Now the crucial move: how does the Gram matrix change when we change basis? If the new basis is e'ⱼ = Σᵢ Pᵢⱼ eᵢ with P the (invertible) change-of-basis matrix, then the new coordinates relate by x = P x'. Substituting into B(x, y) = xᵀ A y gives B = (Px')ᵀ A (Py') = x'ᵀ (Pᵀ A P) y'. So the new Gram matrix is A' = Pᵀ A P — not P⁻¹ A P. This is *congruence*, not similarity.
Same form, two bases, two Gram matrices.
Let B(x, y) = x1*y1 + x1*y2 + x2*y1 + 2*x2*y2 on R^2.
In the standard basis its Gram matrix is
A = [1, 1; 1, 2] (symmetric: A^T = A)
Change basis with P = [1, -1; 0, 1] (so e1' = e1, e2' = -e1 + e2).
Congruence:
A' = P^T A P
= [1, 0; -1, 1] [1, 1; 1, 2] [1, -1; 0, 1]
= [1, 0; -1, 1] [1, 0; 1, 1]
= [1, 0; 0, 1]
The SAME form is now the plain dot product. We "completed the square":
B = (x1 + x2)^2 + x2^2 in the new coordinates.
Note det A = 1 and det A' = 1: congruence multiplies det by (det P)^2 = 1.

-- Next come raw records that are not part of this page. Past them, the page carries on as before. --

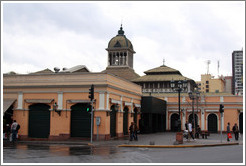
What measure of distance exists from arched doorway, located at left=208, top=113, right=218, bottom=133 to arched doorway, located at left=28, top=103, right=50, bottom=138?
27.6 metres

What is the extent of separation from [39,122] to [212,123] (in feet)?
92.6

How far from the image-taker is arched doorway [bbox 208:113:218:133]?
49.7 meters

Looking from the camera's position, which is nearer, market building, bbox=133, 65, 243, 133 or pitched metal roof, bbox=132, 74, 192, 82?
market building, bbox=133, 65, 243, 133

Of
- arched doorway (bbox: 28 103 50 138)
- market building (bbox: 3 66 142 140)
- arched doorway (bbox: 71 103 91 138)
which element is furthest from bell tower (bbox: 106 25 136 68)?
arched doorway (bbox: 71 103 91 138)

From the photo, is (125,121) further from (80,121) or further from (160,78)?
(160,78)

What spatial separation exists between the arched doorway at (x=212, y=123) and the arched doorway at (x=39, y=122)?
27.6 m

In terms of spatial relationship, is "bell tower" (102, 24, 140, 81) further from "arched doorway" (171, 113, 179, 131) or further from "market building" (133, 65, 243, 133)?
"arched doorway" (171, 113, 179, 131)

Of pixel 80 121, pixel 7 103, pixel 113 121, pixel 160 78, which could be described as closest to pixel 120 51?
pixel 160 78

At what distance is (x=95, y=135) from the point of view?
28.3m

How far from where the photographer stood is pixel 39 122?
97.9 ft

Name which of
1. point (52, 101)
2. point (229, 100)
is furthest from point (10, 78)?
point (229, 100)

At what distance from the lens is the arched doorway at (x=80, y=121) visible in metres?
28.9

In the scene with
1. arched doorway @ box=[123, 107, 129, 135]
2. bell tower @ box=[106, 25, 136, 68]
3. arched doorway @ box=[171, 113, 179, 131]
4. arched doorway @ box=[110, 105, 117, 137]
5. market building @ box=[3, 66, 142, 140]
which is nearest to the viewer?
market building @ box=[3, 66, 142, 140]

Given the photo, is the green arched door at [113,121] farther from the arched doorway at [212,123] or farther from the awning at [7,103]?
the arched doorway at [212,123]
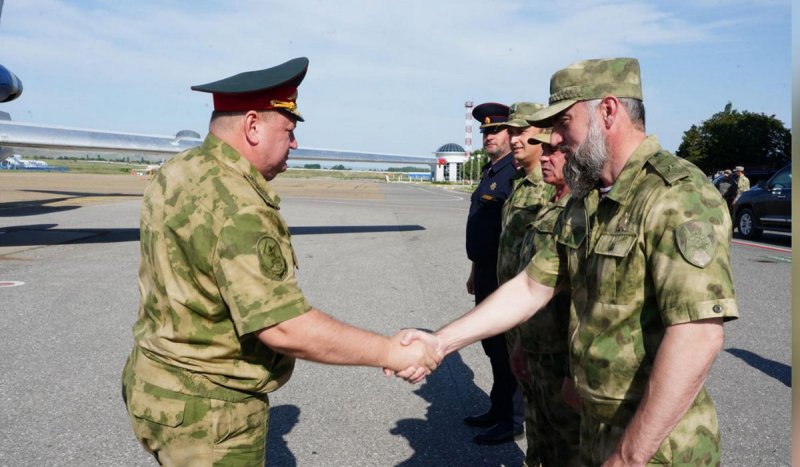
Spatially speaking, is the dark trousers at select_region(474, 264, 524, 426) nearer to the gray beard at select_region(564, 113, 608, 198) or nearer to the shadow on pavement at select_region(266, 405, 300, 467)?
the shadow on pavement at select_region(266, 405, 300, 467)

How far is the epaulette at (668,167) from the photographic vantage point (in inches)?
74.5

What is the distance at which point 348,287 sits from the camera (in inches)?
351

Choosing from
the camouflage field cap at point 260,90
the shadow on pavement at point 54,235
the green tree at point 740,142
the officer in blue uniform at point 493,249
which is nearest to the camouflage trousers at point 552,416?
the officer in blue uniform at point 493,249

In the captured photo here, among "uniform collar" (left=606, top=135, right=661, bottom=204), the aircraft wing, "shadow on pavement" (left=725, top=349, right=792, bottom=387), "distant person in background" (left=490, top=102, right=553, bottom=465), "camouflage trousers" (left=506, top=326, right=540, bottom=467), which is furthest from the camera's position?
the aircraft wing

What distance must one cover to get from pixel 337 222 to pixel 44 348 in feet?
44.3

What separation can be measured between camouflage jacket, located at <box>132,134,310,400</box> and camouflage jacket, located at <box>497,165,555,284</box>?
1949 millimetres

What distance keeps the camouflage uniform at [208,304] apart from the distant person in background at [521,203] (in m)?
Result: 1.69

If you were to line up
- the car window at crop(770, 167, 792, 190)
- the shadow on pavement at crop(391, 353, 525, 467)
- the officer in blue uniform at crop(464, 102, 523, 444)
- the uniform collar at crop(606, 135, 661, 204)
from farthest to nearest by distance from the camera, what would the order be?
the car window at crop(770, 167, 792, 190) → the officer in blue uniform at crop(464, 102, 523, 444) → the shadow on pavement at crop(391, 353, 525, 467) → the uniform collar at crop(606, 135, 661, 204)

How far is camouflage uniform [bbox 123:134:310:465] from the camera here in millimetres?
1941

Similarity P^{-1} A P would have given [3, 1; -2, 0] -- NOT symmetric.Congruence is the equivalence we care about
Two symmetric matrices A and A' are congruent if A' = PᵀAP for some invertible P. This is exactly the relation “same form, different basis”. So classifying symmetric bilinear forms up to change of basis means classifying symmetric matrices up to congruence. Notice congruence cannot change the rank (P is invertible) and multiplies the determinant by a nonzero square (det P)². Over the reals it also cannot change the sign of the determinant — a first hint of the signature waiting in Guide 3.